Where does the word "html" occur in the entries below? Copy every line that has it.
□ □ □ □ □ □ □
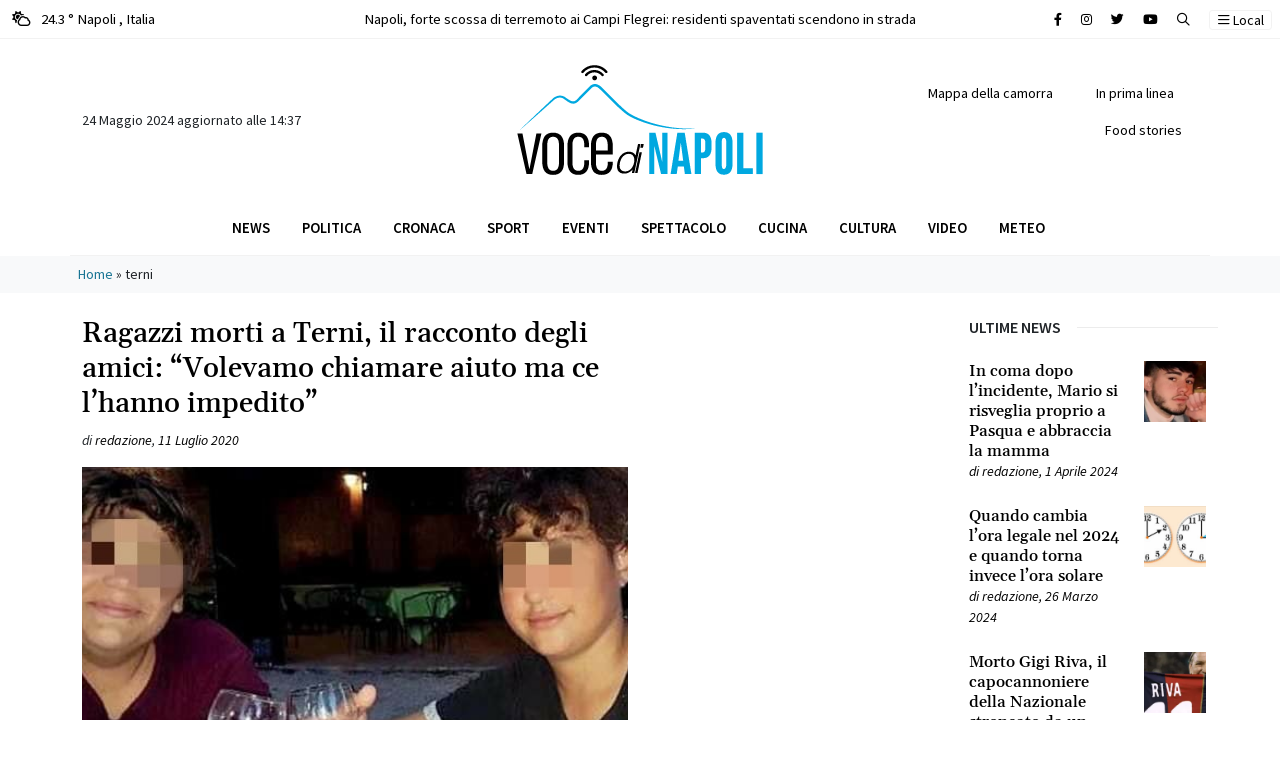

--- FILE ---
content_type: text/html; charset=utf-8
request_url: https://www.google.com/recaptcha/api2/aframe
body_size: 268
content:
<!DOCTYPE HTML><html><head><meta http-equiv="content-type" content="text/html; charset=UTF-8"></head><body><script nonce="eMaFm4qRcxF2NkYr1vZkbQ">/** Anti-fraud and anti-abuse applications only. See google.com/recaptcha */ try{var clients={'sodar':'https://pagead2.googlesyndication.com/pagead/sodar?'};window.addEventListener("message",function(a){try{if(a.source===window.parent){var b=JSON.parse(a.data);var c=clients[b['id']];if(c){var d=document.createElement('img');d.src=c+b['params']+'&rc='+(localStorage.getItem("rc::a")?sessionStorage.getItem("rc::b"):"");window.document.body.appendChild(d);sessionStorage.setItem("rc::e",parseInt(sessionStorage.getItem("rc::e")||0)+1);localStorage.setItem("rc::h",'1769091751707');}}}catch(b){}});window.parent.postMessage("_grecaptcha_ready", "*");}catch(b){}</script></body></html>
□ □ □ □ □ □ □
Answer for this exercise:
content_type: text/html; charset=utf-8
<!DOCTYPE HTML><html><head><meta http-equiv="content-type" content="text/html; charset=UTF-8"></head><body><script nonce="eMaFm4qRcxF2NkYr1vZkbQ">/** Anti-fraud and anti-abuse applications only. See google.com/recaptcha */ try{var clients={'sodar':'https://pagead2.googlesyndication.com/pagead/sodar?'};window.addEventListener("message",function(a){try{if(a.source===window.parent){var b=JSON.parse(a.data);var c=clients[b['id']];if(c){var d=document.createElement('img');d.src=c+b['params']+'&rc='+(localStorage.getItem("rc::a")?sessionStorage.getItem("rc::b"):"");window.document.body.appendChild(d);sessionStorage.setItem("rc::e",parseInt(sessionStorage.getItem("rc::e")||0)+1);localStorage.setItem("rc::h",'1769091751707');}}}catch(b){}});window.parent.postMessage("_grecaptcha_ready", "*");}catch(b){}</script></body></html>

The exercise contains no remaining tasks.